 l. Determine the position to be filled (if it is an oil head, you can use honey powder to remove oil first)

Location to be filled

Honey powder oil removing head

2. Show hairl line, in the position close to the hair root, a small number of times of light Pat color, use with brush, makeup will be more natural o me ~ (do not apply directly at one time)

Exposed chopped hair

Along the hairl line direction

→ TASK REQUIREMENTS
The response should consist only of the lines from the one containing "Honey powder oil removing head" to the end of the material above, both included.

→ REPLY
Honey powder oil removing head

2. Show hairl line, in the position close to the hair root, a small number of times of light Pat color, use with brush, makeup will be more natural o me ~ (do not apply directly at one time)

Exposed chopped hair

Along the hairl line direction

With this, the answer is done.